Directives:
a - In the gimbal calibration notes, what file path stores the yaw offset by default?
b - Pick up the gimbal calibration notes after their final sentence and keep writing in the same style.

Document section:
******

The offset persists to `$XDG_STATE_HOME/turret/calibration.toml` (default
`~/.local/state/turret/calibration.toml`) and is auto-loaded on daemon
start. The current offset is included in every `status` response as
`"yaw_offset_deg"`.

Read-side correction model: commands hit the device exactly as you wrote
them (the gimbal physically goes to the asked-for angle), and the
calibration offset is subtracted from the IMU's report before it reaches
any consumer (IPC `status`, MAVLink `GIMBAL_DEVICE_ATTITUDE_STATUS`).

#### Continuous drift correction

After the boot-time calibration captures the initial bias, the daemon
runs a slow integral controller on every 4 Hz attitude poll: once the
gimbal has been settled at the most recent SP for 2 s, the operator-frame
`PV - SP` gap is treated as accumulated IMU drift and a tiny slice of
it (capped at 0.05° per call → ~0.2°/s of correction) is added to the
calibration offset. Geometric convergence with a ~50 s time constant
keeps the offset honest over hours, so you don't need to re-run
`calibrate_yaw` mid-session as the IMU drifts.

******

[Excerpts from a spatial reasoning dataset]
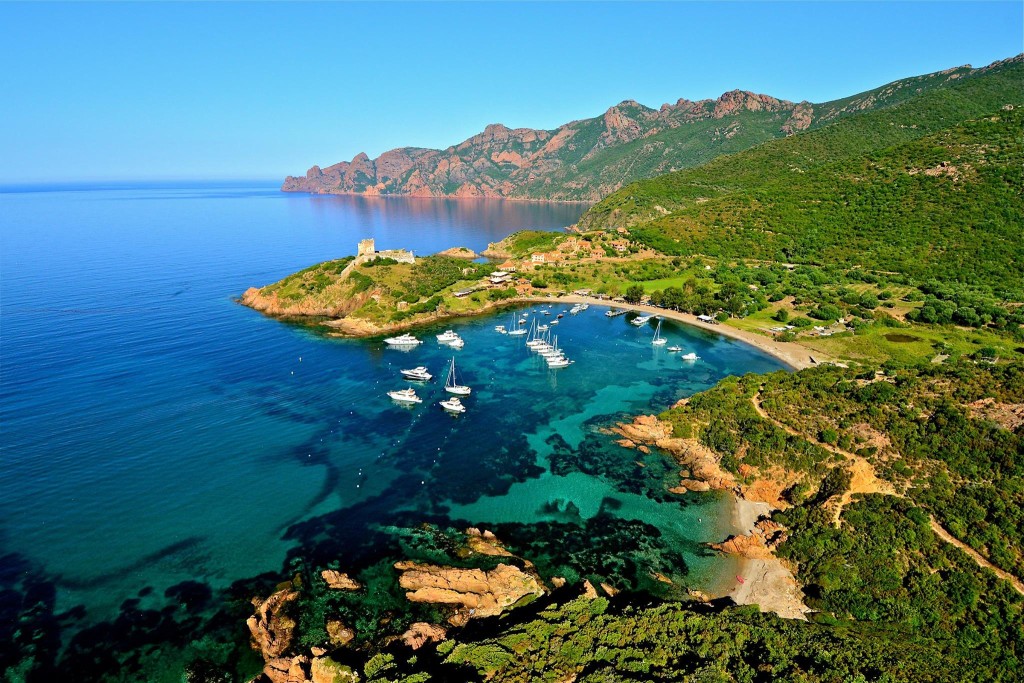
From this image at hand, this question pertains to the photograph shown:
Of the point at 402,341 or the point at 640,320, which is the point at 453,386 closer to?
the point at 402,341

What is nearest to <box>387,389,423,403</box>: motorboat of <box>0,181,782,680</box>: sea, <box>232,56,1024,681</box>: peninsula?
<box>0,181,782,680</box>: sea

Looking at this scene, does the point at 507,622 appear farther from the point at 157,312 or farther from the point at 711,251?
the point at 711,251

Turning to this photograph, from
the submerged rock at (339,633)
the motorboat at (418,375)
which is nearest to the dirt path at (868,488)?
the submerged rock at (339,633)

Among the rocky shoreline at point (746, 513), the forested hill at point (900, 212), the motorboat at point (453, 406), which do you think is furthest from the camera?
the forested hill at point (900, 212)

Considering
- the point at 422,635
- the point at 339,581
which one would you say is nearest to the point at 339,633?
the point at 339,581

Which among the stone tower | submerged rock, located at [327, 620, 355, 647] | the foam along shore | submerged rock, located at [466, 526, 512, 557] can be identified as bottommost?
submerged rock, located at [327, 620, 355, 647]

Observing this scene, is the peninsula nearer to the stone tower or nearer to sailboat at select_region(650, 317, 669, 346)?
the stone tower

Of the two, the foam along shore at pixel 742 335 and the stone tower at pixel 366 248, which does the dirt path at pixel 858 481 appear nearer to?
A: the foam along shore at pixel 742 335
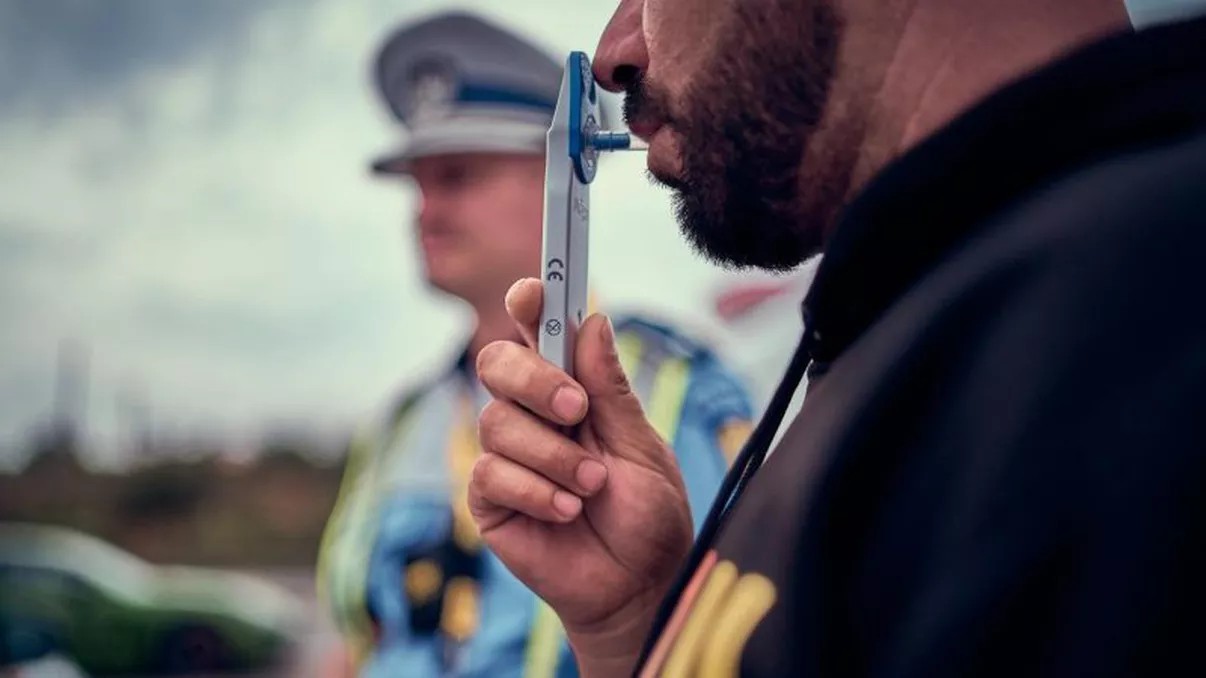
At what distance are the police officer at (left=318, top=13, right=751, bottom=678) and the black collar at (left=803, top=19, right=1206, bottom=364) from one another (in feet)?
3.83

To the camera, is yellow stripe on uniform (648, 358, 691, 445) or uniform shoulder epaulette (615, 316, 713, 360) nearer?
yellow stripe on uniform (648, 358, 691, 445)

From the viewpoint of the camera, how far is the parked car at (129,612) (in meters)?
7.65

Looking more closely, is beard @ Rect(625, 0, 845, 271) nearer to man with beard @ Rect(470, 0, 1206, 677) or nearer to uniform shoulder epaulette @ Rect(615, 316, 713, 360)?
man with beard @ Rect(470, 0, 1206, 677)

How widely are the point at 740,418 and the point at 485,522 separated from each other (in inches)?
37.2

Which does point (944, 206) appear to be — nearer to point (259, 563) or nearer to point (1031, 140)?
point (1031, 140)

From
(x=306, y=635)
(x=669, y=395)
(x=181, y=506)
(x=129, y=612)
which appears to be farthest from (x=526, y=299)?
(x=181, y=506)

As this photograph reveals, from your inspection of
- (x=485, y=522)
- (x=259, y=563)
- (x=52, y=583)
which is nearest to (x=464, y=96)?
(x=485, y=522)

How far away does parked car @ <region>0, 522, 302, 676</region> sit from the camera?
25.1 ft

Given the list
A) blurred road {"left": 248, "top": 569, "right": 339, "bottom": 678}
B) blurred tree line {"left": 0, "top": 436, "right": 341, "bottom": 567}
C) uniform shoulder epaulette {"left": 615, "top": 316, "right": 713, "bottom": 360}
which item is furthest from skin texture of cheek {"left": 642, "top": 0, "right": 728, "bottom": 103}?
blurred tree line {"left": 0, "top": 436, "right": 341, "bottom": 567}

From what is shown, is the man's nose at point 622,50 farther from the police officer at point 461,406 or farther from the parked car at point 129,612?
the parked car at point 129,612

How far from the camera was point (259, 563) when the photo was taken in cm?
1558

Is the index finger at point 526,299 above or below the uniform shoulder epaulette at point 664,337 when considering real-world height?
above

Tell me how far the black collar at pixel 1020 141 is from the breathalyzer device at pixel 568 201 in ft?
0.97

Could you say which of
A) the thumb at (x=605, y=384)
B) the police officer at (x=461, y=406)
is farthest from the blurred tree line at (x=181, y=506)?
the thumb at (x=605, y=384)
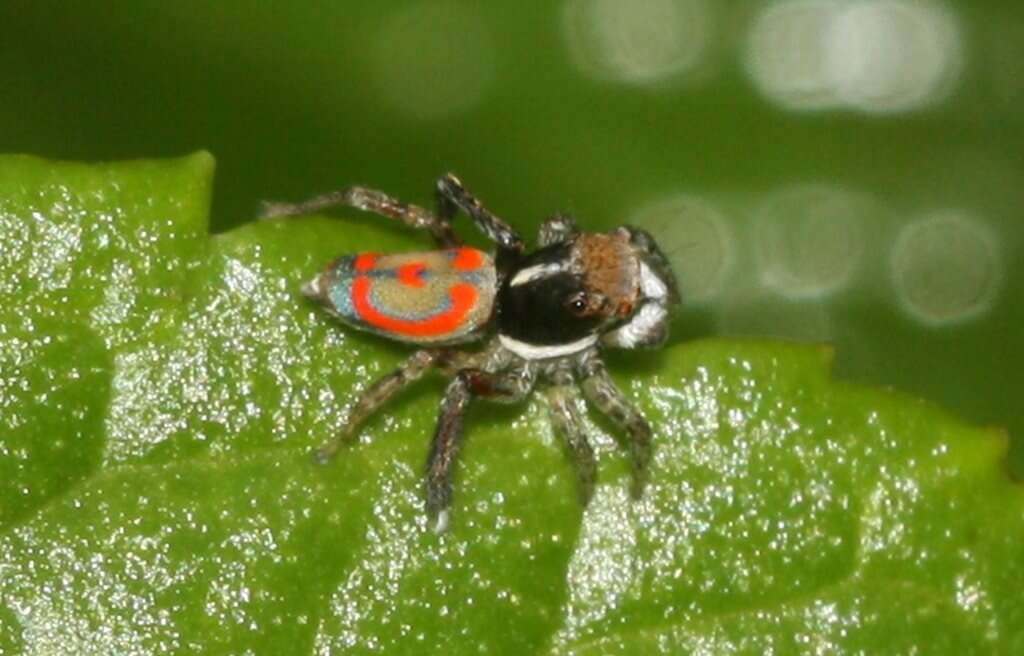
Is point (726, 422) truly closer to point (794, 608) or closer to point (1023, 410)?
point (794, 608)

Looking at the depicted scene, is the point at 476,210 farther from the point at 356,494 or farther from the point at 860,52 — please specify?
the point at 860,52

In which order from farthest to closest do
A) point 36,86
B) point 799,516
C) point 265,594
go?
point 36,86, point 799,516, point 265,594

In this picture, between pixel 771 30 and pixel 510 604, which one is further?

******

Task-by-task outputs:
a - `~/.local/state/turret/calibration.toml`

b -
The corrected offset is persisted back to the same XDG state file
(throttled — at most one disk write per minute, and only after the
offset has slid more than 0.05° from the last persisted value).

The corrector assumes the gimbal is at rest in the world between SETs,
which is true for static mounts, parked vehicles, and pan-mode HOLD on
moving vehicles. In actively-yawing flight with pan-mode PAN it can
mistake vehicle motion for IMU drift; if that's your deployment,
disable it with `gimbal.yaw_corrector_enabled: false` in `turret.yaml`
(defaults to on).

#### Future hardware paths

- **Encoder feedback** on the gimbal motor shafts (a STorM32 firmware
  option) would give absolute axis positions independent of the IMU.
  From the daemon's perspective the data arrives through the same
  `IMU1ANGLES` channel and is drift-free for free; no daemon-side
  change required.
- **Non-orthogonal axis design** (each axis off-vertical so gravity
  contributes a yaw-axis reference) is a vendor-side choice the
  STorM32 firmware abstracts; transparent at the host level.
- **Cross-IMU comparison** with autopilot AHRS for actively-flying
  pan-mode-PAN deployments: planned. We already ingest
  `AUTOPILOT_STATE_FOR_GIMBAL_DEVICE`; a future revision will use
  vehicle yaw as the reference instead of `PV - SP`.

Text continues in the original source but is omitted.